Treize années à te regarder mourir : père de toutes les douleurs

Treize années à te regarder mourir : père de toutes les douleurs

Treize années à te regarder mourir : père de toutes les douleurs

Treize années à te regarder mourir : père de toutes les douleurs

17 juillet 2025

Treize années à te regarder mourir de Benjamin Daugeron est un livre coup de poing, traversé par une rage contenue, celle d’un fils qui veut dire ce qui arrive, par-delà la tragédie du père, à toute une famille. Un récit sans filtre, sans pathos, qui creuse, à même la langue, la honte sociale, la violence des héritages, l’effondrement des corps et l’amour quand il devient insupportable. 

C’est un petit opuscule rouge coquelicot, moins de 70 pages, qui contient à lui tout seul l’histoire d’une lente et irrémédiable agonie. Treize années à te regarder mourir : la double typographie du titre frappe, comme si chaque mot fomentait déjà sa propre disparition, comme si l’ombre des lettres annonçait la perte avant même que le lecteur tourne la première page. Si le récit est au « je », Benjamin Daugeron  ne revendique jamais directement ce « je » comme étant lui. Pourtant, le doute n’est pas permis. C’est un « je » d’une nudité telle qu’il ne peut être feint. Parce que la voix ne cherche pas à représenter, elle expose. Parce qu’elle ne reconstruit pas : elle exhume. Tout, dans l’économie du texte, dans son dépouillement et sa charge affective, dans la précision des souvenirs et l’intensité du regard porté sur le père, trahit une implication personnelle absolue. 
L’auteur ne signe pas ce témoignage, il le livre – et cette absence de distance, cette manière de ne jamais prendre appui sur le romanesque ou la fiction, rend le texte d’autant plus bouleversant.

Les Daugeron, l’alcool de père en fils

André Daugeron, c’est le père du narrateur.

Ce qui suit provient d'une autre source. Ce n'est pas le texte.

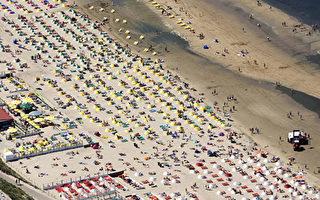 Crowds throng the beach on a sunny sunday at  Zandvoort on May 11, 2008. Traffic jammed the roads.   AFP PHOTO KOEN SUYK netherlands out - belgium out (Photo credit should read KOEN SUYK/AFP/Getty Images)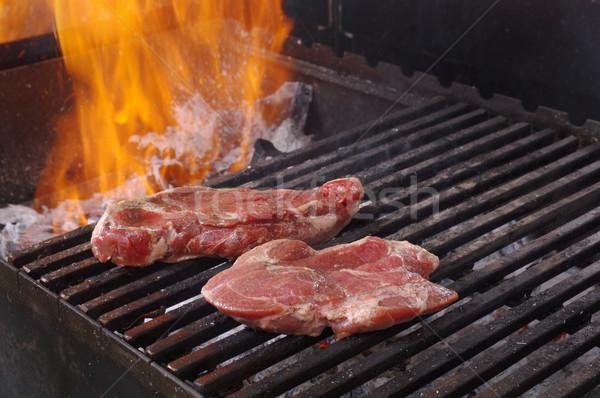 Controfiletto bistecca preparato barbecue poco profondo fuoco Foto d'archivio © fanfo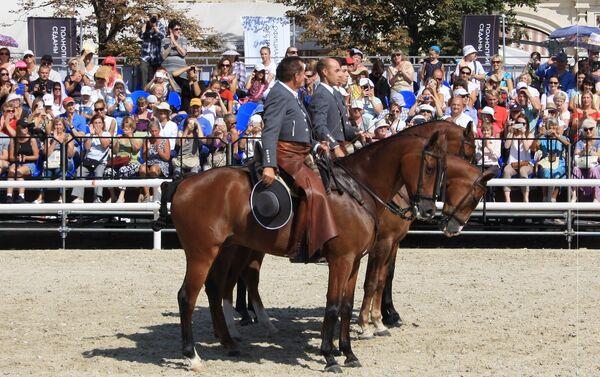 Los jinetes de la Asociación Córdoba Ecuestre durante el espectáculo 'Pasión y duende del caballo andaluz' - Sputnik Mundo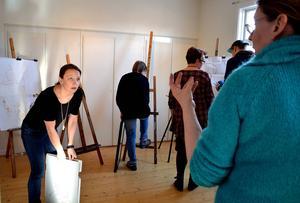 Ålstas kursdeltagare förbereder inför helgens konstutställning.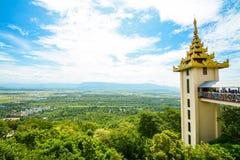 Synvinkeln på den Mandalay kullen är en viktig pilgrimsfärdplats En panoramautsikt av Mandalay av den Mandalay kullen bara gör up royaltyfria bilder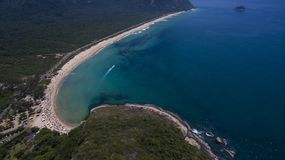 Raj plaża, piękna plaża, cudowne plaże dookoła świata, Grumari plaża, Rio De Janeiro, Brazylia, Ameryka Południowa Brazylia zdjęcia stock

Il naît dans le Berry, où tout est loin : la mer, la montagne, la grande ville. Son enfance ? Marquée par la violence, entre Daniel, père incestueux et alcoolique, qui « dégueule sa vie en public » et Colette, la mère-sacrifice qui serre les dents, trime chez « dix bourgeoises différentes » pour assurer la survie de la famille.

Le récit est implacable, parce que la tragédie déjà écrite. « Trop longtemps que les violences se répètent, trop longtemps que la pauvreté leur a rongé les dents. La famille est en flottement dans cet état de fatalité où il n’y a rien à espérer et où rien ne désespère. » Chez les Daugeron, on est alcoolique de père en fils, comme on serait boucher ou cordonnier. « L’alcool est un moyen de sortir du réel, d’accepter le poids de l’existence, sa fatalité. » Parce que « la vie, c’est vraiment qu’un tas d’emmerdes quand tu as chez les pauvres. ».

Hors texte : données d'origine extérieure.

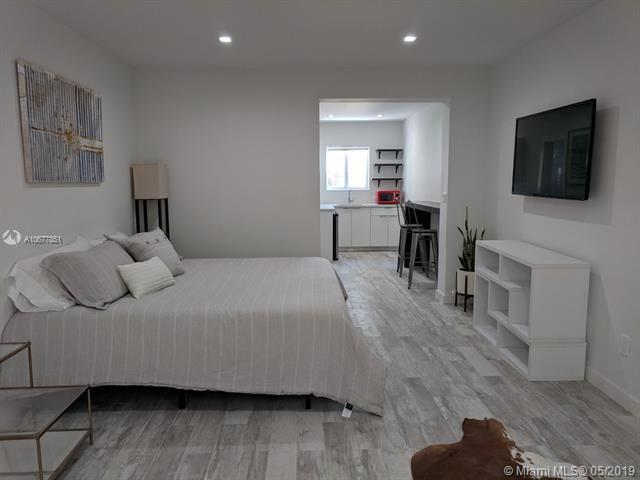 428 Collins Ave - Photo 1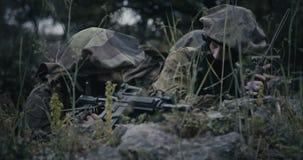 Isra?lische militairen in een toezicht en verkenningsopdracht die verrekijkers met behulp van stock footage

Vers 32 ans, André décroche. Divorce, relégation sociale, les enfants un weekend sur deux et aux vacances. Les journées sont longues, vides. L’appartement est sordide et André toujours imbibé. « « Sous le Soleil », raconte le narrateur, c’est à 18 h le samedi. Le générique de la série provoque en moi depuis cette époque un sentiment de grand vertige, une profonde anxiété. Il est devenu la mélodie de mon angoisse. Je redoute ces moments chez toi des jours à l’avance. Ta moitié des vacances scolaires est interminable. ».

Notre narrateur a enfin l’âge adulte, et le départ devient échappatoire. « Ce n’est pas seulement le Berry que je veux fuir. C’est toute la région Centre. Ça ne veut rien dire le Centre quand c’est au milieu de rien. » Orléans, puis Paris. La classe préparatoire comme ligne de fuite. Le sentiment d’être, enfin, « au bon endroit pour être et exister ».

Père mort-vivant

La seconde partie de Treize années à te regarder mourir se décline en lettre ouverte. Un face-à-face posthume avec ce père déjà presque mort. Ce père qui n’a jamais cherché à lutter, dont la vie, comme l’agonie, aura été sans panache. « Le désert à gauche et le vide à droite. Tu n’as jamais sauté. Tu préfères te laisser tomber, glisser dans la mort ». Si l’alcool est « cette dépendance qui est comme un incendie qu’on ne parvient pas à éteindre », pourquoi mener un combat perdu d’avance ?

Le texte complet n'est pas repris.